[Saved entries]
-- Opening Marker --

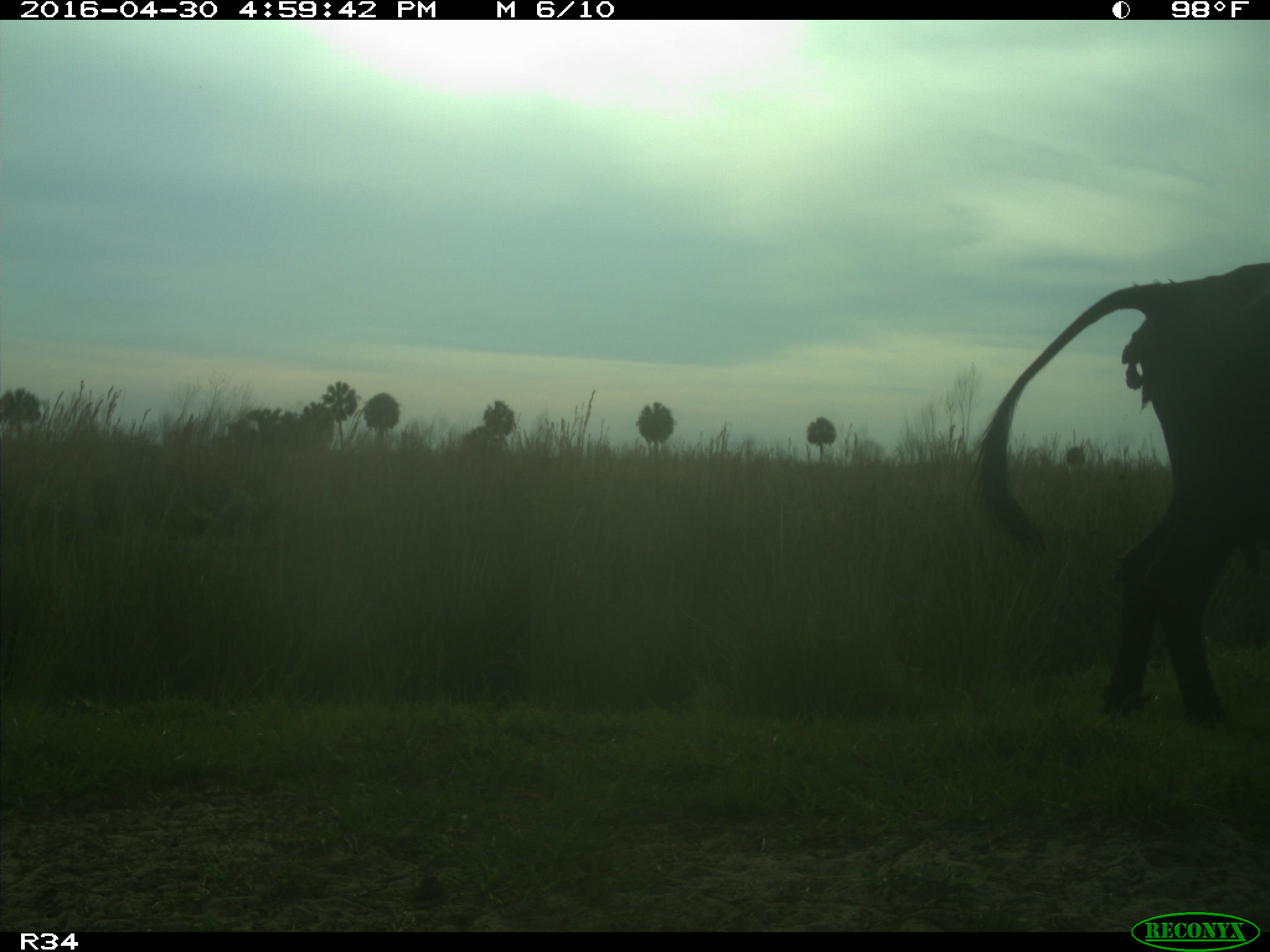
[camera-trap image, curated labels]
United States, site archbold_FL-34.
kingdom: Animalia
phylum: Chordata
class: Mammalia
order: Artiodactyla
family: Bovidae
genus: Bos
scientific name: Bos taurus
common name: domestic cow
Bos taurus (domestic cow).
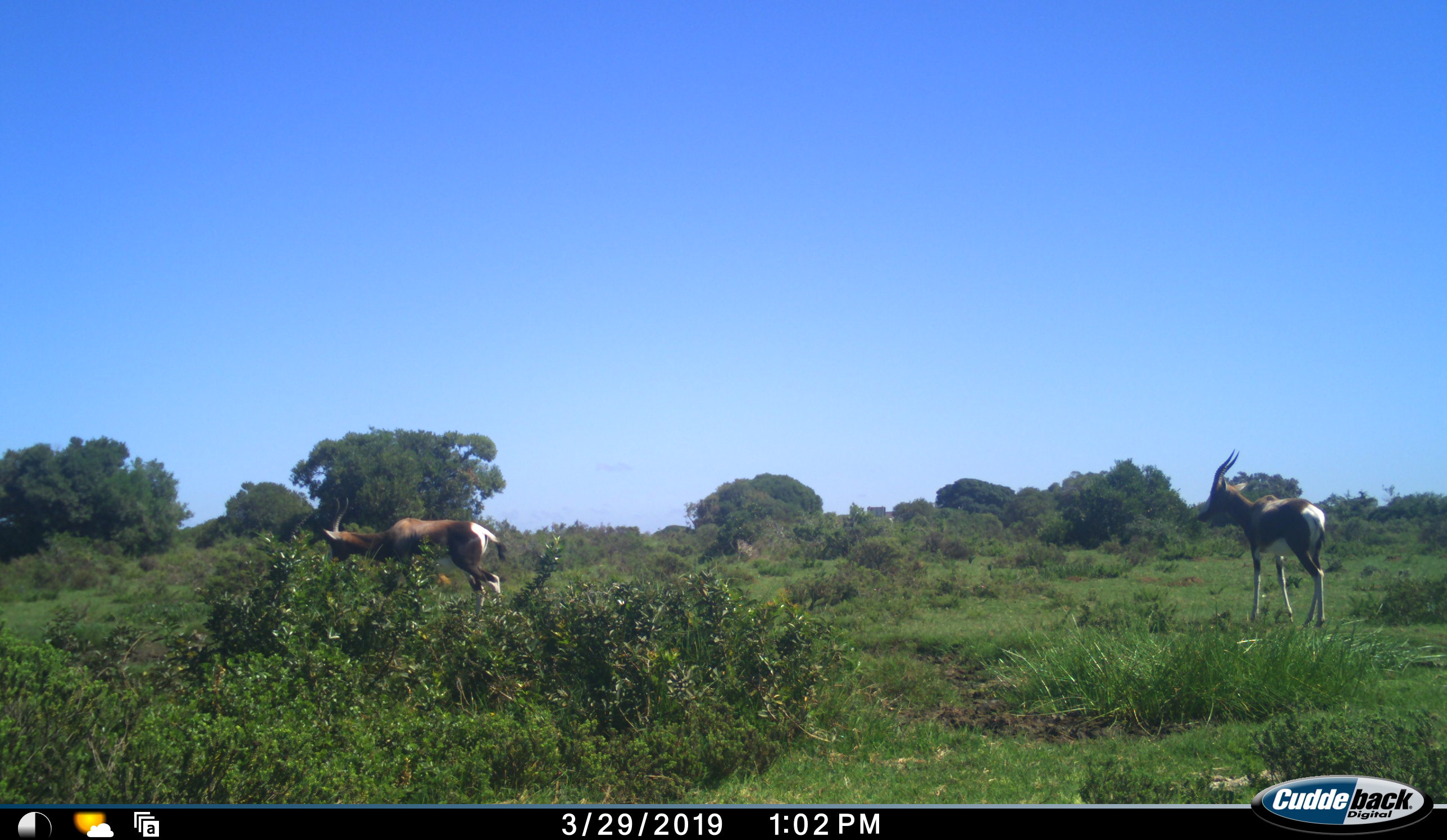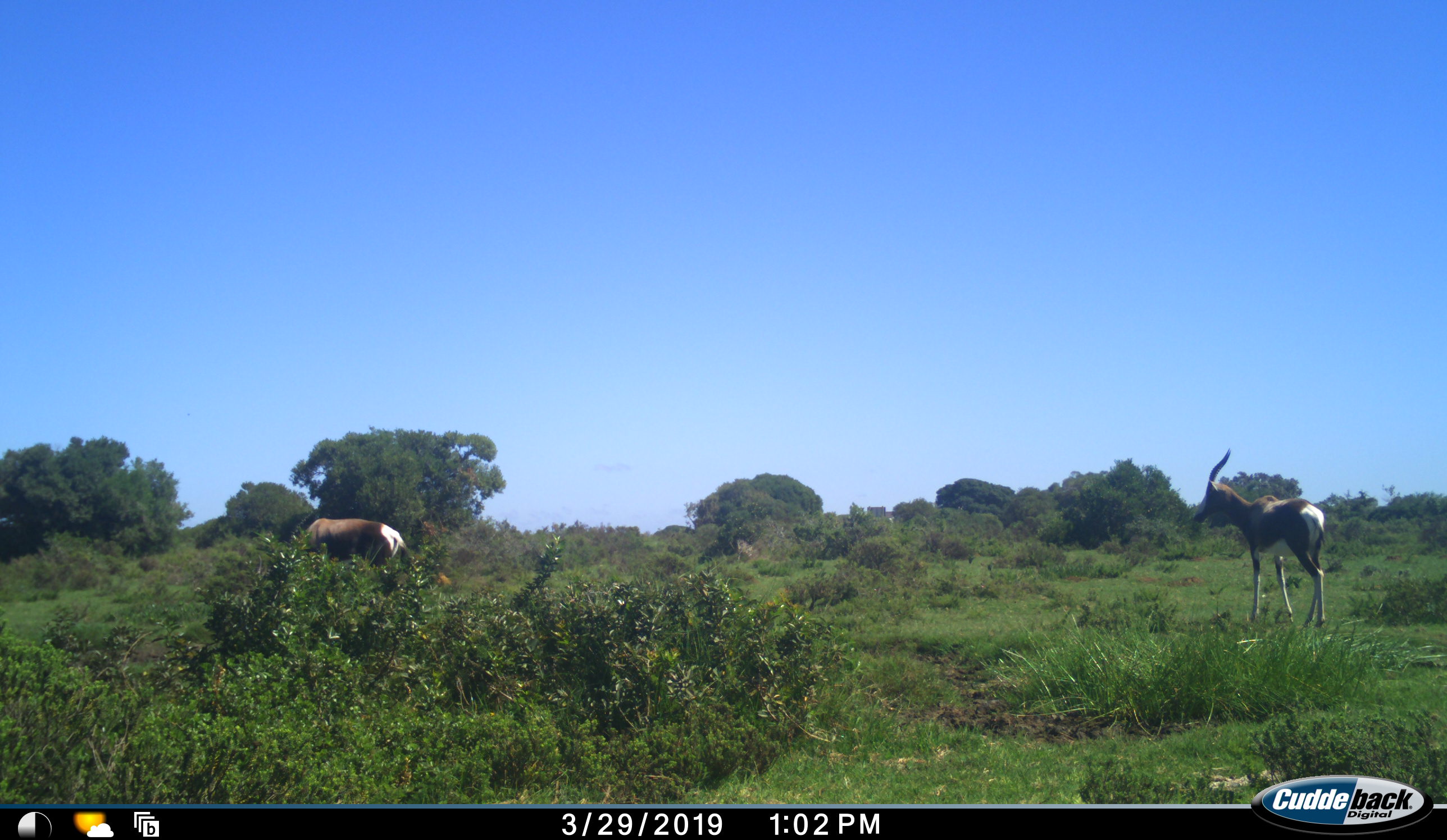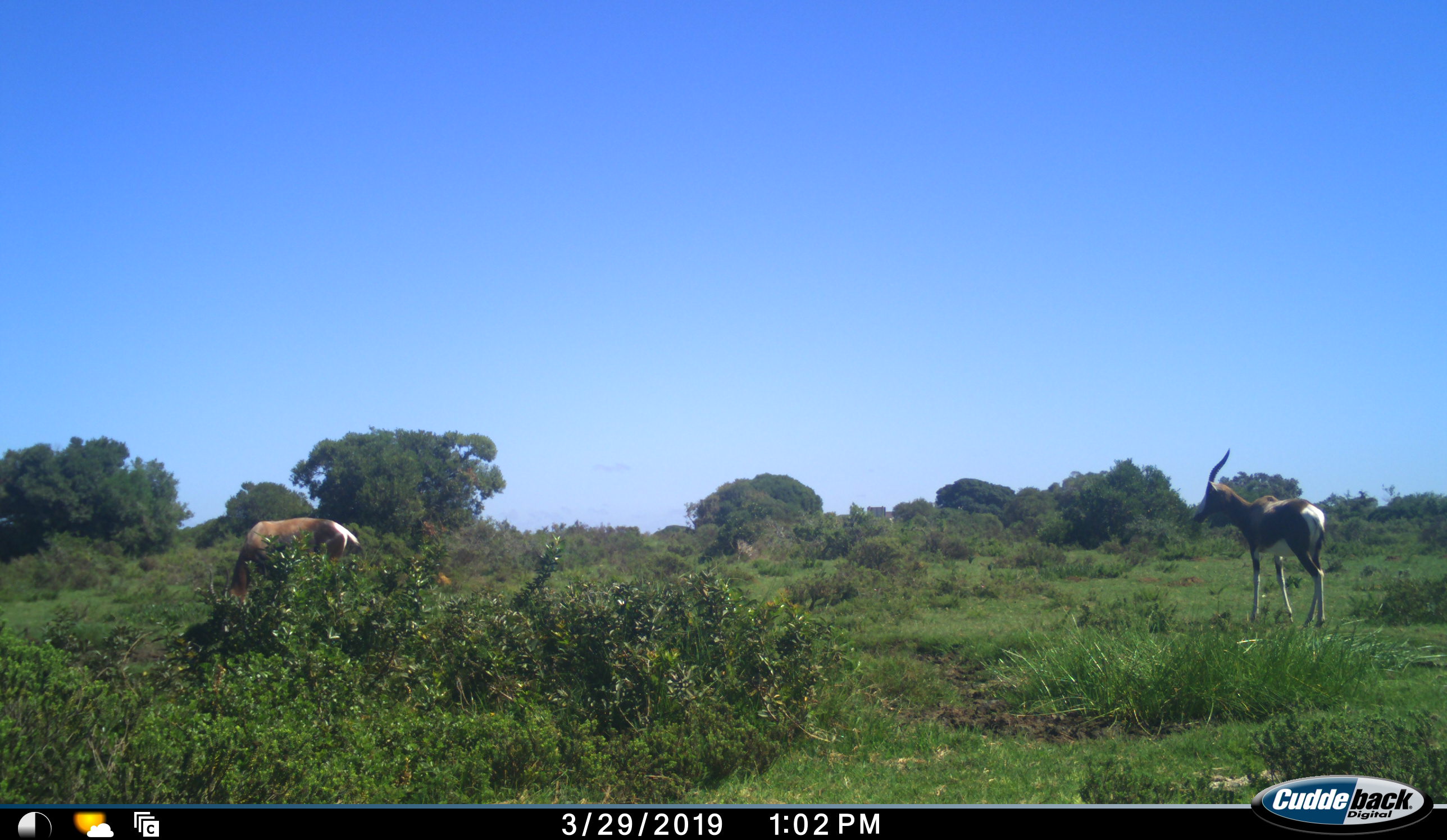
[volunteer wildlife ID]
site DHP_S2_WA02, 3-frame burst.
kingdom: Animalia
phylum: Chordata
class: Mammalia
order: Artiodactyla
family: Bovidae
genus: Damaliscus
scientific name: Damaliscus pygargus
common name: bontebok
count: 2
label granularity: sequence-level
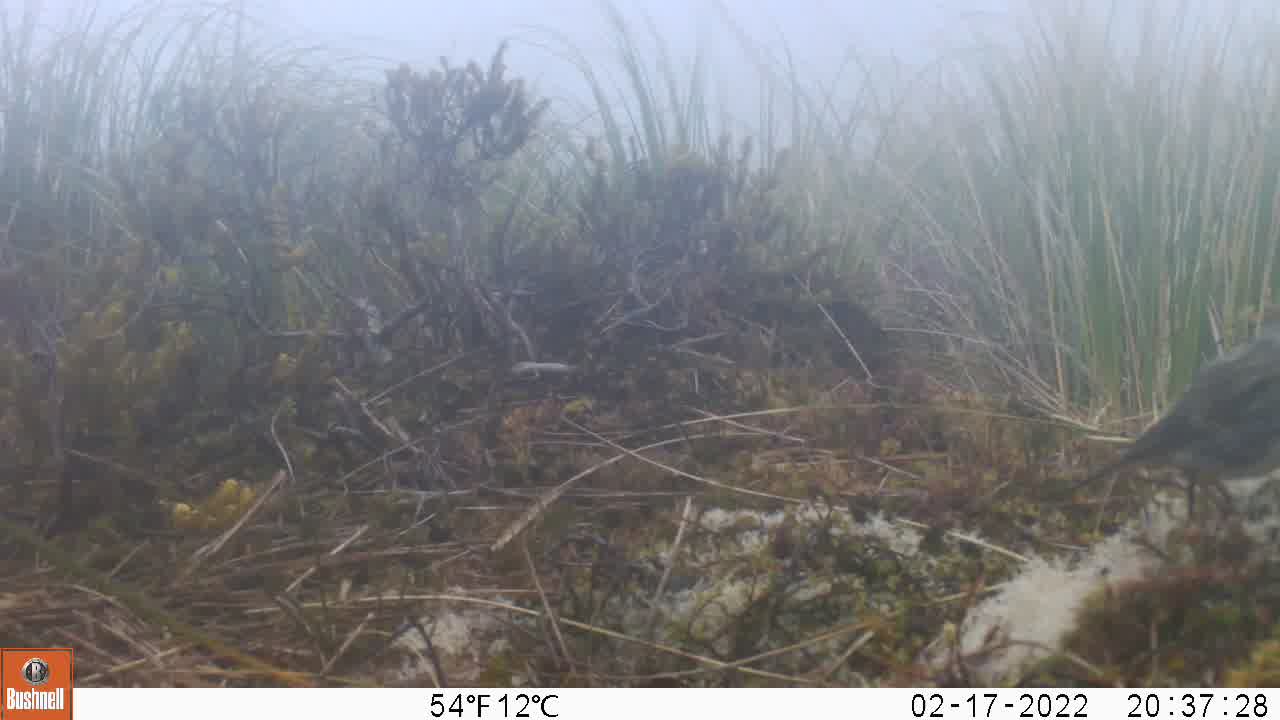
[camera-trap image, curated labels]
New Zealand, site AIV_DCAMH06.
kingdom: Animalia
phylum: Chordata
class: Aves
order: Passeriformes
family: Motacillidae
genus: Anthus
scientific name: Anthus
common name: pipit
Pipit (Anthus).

-- Closing Marker --

Exercise requirements: Please set down the lines above word for word and leave out the pictures.

Output of the task:
[camera-trap image, curated labels]
United States, site archbold_FL-34.
kingdom: Animalia
phylum: Chordata
class: Mammalia
order: Artiodactyla
family: Bovidae
genus: Bos
scientific name: Bos taurus
common name: domestic cow
Bos taurus (domestic cow).
[volunteer wildlife ID]
site DHP_S2_WA02, 3-frame burst.
kingdom: Animalia
phylum: Chordata
class: Mammalia
order: Artiodactyla
family: Bovidae
genus: Damaliscus
scientific name: Damaliscus pygargus
common name: bontebok
count: 2
label granularity: sequence-level
[camera-trap image, curated labels]
New Zealand, site AIV_DCAMH06.
kingdom: Animalia
phylum: Chordata
class: Aves
order: Passeriformes
family: Motacillidae
genus: Anthus
scientific name: Anthus
common name: pipit
Pipit (Anthus).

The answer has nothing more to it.